[Start of section]

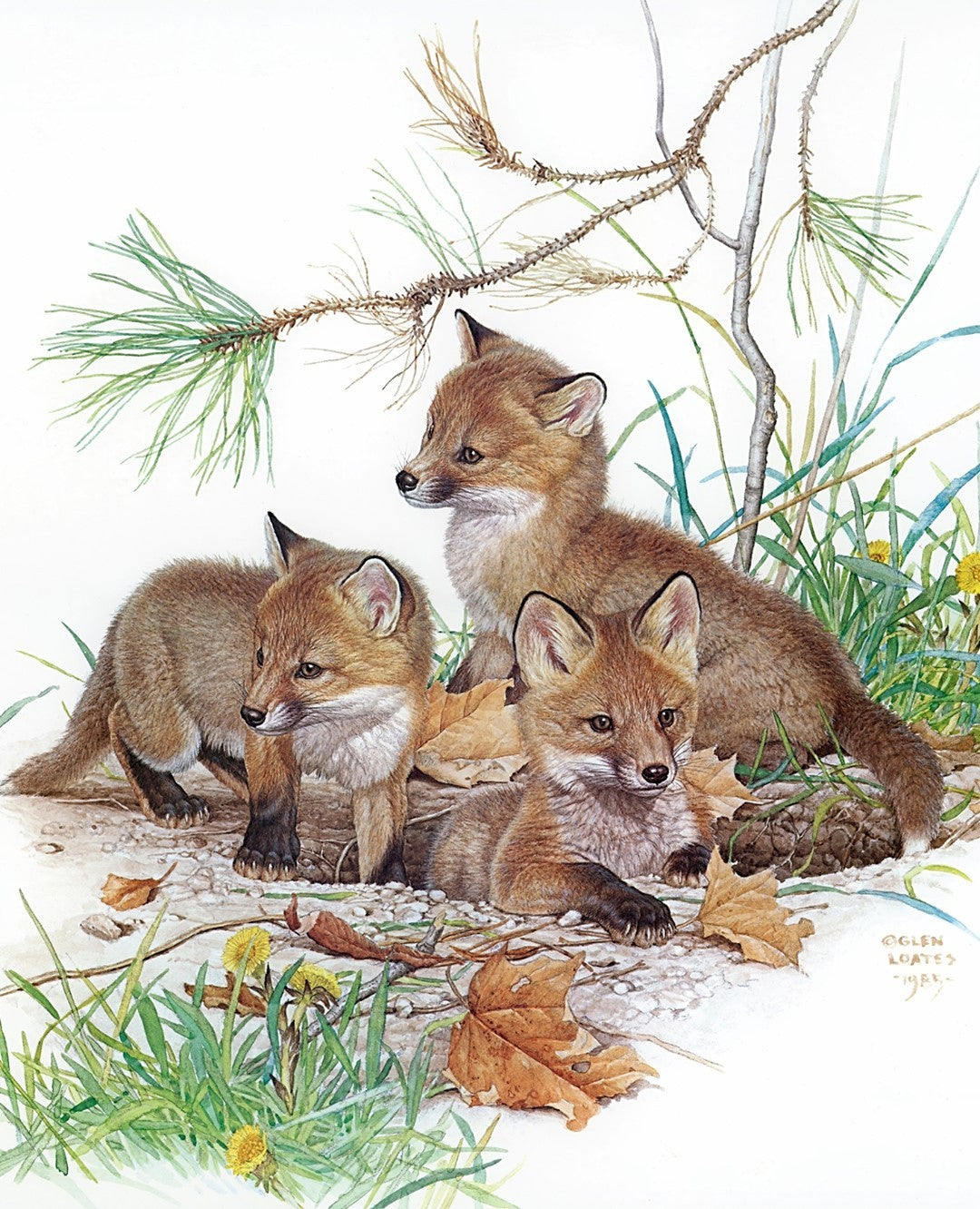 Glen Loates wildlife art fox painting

[End of section]
[Start of section]

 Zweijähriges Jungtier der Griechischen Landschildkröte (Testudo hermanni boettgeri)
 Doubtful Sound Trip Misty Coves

[End of section]

PROBLEM DESCRIPTION: In the listing above, find the line containing "Zweijähriges Jungtier der" and the line containing "Doubtful Sound Trip Misty Coves", then quote both, plus every line between them, exactly as written.

TASK RESPONSE:
 Zweijähriges Jungtier der Griechischen Landschildkröte (Testudo hermanni boettgeri)
 Doubtful Sound Trip Misty Coves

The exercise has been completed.